Flicage chez Ikea ?

Publié le 01/03/2012
Fichiers : le géant suédois du meuble aurait eu recours à des sociétés privées pour obtenir des informations issues de la base de données STIC. Pour se renseigner sur des salariés, des syndicalistes, voire des clients
Flicage chez Ikea ?
Flicage chez Ikea ?
Fichiers : le géant suédois du meuble aurait eu recours à des sociétés privées pour obtenir des informations issues de la base de données STIC. Pour se renseigner sur des salariés, des syndicalistes, voire des clients

© L'Est Républicain, Jeudi le 01 Mars 2012 / France-Monde  + Vosges Matin

 

Ikea veut « faire toute la lumière ». PhotoPQR/L'Alsace/Jean-François FREY

IKEA « SOUHAITE faire toute la lumière » sur des pratiques de « flicage » de son personnel et de clients, évoquées hier par le Canard Enchaîné, et va « entreprendre des vérifications », a annoncé son directeur de la communication.

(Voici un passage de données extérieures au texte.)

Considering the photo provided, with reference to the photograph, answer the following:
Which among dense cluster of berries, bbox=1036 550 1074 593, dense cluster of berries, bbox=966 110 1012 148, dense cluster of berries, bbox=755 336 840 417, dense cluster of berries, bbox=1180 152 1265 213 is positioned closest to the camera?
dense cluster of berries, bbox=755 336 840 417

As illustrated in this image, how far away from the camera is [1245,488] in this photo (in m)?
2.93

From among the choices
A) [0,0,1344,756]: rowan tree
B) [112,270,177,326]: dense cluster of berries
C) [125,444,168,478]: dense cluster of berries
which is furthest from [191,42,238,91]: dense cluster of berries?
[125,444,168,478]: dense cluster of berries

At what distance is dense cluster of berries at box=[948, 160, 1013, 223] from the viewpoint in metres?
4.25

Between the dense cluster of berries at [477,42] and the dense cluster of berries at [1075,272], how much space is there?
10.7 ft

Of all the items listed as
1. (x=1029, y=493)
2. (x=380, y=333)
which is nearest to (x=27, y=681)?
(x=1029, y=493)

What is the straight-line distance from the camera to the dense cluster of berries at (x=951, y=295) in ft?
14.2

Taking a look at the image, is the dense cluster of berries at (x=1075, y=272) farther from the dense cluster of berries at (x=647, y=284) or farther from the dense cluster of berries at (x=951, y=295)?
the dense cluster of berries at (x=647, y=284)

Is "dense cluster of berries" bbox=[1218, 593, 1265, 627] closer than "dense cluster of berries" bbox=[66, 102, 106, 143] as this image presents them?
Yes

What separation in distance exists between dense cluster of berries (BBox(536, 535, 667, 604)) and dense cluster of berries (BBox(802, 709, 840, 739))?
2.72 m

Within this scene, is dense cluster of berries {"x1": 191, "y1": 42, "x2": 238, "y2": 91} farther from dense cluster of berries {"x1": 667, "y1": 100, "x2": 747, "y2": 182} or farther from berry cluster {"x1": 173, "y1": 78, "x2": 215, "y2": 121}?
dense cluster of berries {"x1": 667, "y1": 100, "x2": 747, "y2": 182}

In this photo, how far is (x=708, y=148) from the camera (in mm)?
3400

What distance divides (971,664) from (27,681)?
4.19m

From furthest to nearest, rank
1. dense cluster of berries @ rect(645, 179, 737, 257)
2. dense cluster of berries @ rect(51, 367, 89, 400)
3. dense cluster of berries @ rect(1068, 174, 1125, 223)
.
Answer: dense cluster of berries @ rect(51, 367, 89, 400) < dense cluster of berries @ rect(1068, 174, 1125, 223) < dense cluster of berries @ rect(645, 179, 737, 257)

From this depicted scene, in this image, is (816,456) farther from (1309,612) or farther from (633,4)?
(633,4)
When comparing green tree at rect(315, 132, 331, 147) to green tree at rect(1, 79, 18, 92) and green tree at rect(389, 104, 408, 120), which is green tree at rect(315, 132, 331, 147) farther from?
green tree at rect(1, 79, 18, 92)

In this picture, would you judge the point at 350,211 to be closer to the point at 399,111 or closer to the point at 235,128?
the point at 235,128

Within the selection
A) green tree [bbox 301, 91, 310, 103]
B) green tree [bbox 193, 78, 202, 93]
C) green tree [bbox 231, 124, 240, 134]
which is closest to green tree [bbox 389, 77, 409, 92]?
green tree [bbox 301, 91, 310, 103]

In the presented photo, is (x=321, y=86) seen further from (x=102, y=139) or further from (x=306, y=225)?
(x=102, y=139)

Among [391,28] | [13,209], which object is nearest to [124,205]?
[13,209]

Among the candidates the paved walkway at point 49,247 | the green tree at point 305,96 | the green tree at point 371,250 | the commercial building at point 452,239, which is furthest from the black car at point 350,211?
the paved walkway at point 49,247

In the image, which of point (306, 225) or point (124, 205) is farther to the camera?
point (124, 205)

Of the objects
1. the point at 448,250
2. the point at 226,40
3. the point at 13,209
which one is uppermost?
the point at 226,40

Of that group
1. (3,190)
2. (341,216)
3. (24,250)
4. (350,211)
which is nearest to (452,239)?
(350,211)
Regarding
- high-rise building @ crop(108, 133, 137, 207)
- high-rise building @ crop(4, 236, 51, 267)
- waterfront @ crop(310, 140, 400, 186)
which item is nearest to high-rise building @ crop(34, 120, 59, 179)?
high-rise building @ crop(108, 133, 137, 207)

« On souhaite faire toute la lumière sur cette situation. On a décidé d'entreprendre toutes les vérifications qui s'imposent pour savoir ce qu'il en est exactement », a-t-il déclaré, en précisant que cette position n'équivalait pas à une reconnaissance des pratiques incriminées par l'hebdomadaire satirique.

« On désapprouve de façon claire et vigoureuse toutes ces pratiques illégales qui peuvent porter atteinte à des valeurs importantes » comme « le respect de la vie privée », a-t-il ajouté.

Selon le Canard Enchaîné, la « direction risque » d'Ikea a passé un accord avec des enquêteurs privés qui lui fournissaient des informations issues du fichier policier STIC, de celui des cartes grises ou des permis de conduire, concernant des salariés avant embauche, des syndicalistes, voire des clients en cas de différend commercial.

« D'anciens policiers, reconvertis dans la sécurité privée, peuvent être tentés d'utiliser leur réseau pour obtenir indûment des renseignements », reconnaît-on de source policière, en évoquant des « dérives marginales ».

Selon Le Canard Enchaîné, des salariés comptaient déposer plainte mercredi. L'un de leurs avocats, Me Yassine a dit « souhaiter que la justice puisse enquêter sur ces soupçons latents de salariés confortés par cet article ».

Aucun délégué syndical contacté par l'AFP n'a confirmé avoir eu des preuves de ces agissements supposés. « Il y avait des doutes », a indiqué Salvatore Rinaldo, délégué central CFDT. « On n'avait pas de preuves, seulement un témoignage selon lequel il fallait mettre tous les faits et gestes des salariés sur une clé USB ». Le témoin, une employée de Rouen, « a refusé de rentrer dans le système et a été licenciée ».

Au ministère de l'Intérieur, on dit attendre l'ouverture d'une enquête judiciaire pour envisager d'éventuelles suites disciplinaires. « Tant que nous n'avons pas les éléments, nous restons extrêmement prudents », a commenté le porte-parole du ministère, Pierre-Henry Brandet. « Lorsqu'une ou des plaintes auront été déposées, l'enquête judiciaire devra déterminer si des fichiers comme celui du STIC, des immatriculations ou des permis de conduire ont été interrogés de manière illicite. Il y a une traçabilité dans la consultation de ces différents fichiers qui permet d'avoir une vision très claire de qui consulte quoi ». Chaque année des sanctions, pouvant aller jusqu'à la révocation, sont prononcées contre des fonctionnaires, notamment policiers, qui ont indûment consulté ou fourni des renseignements puisés dans le STIC.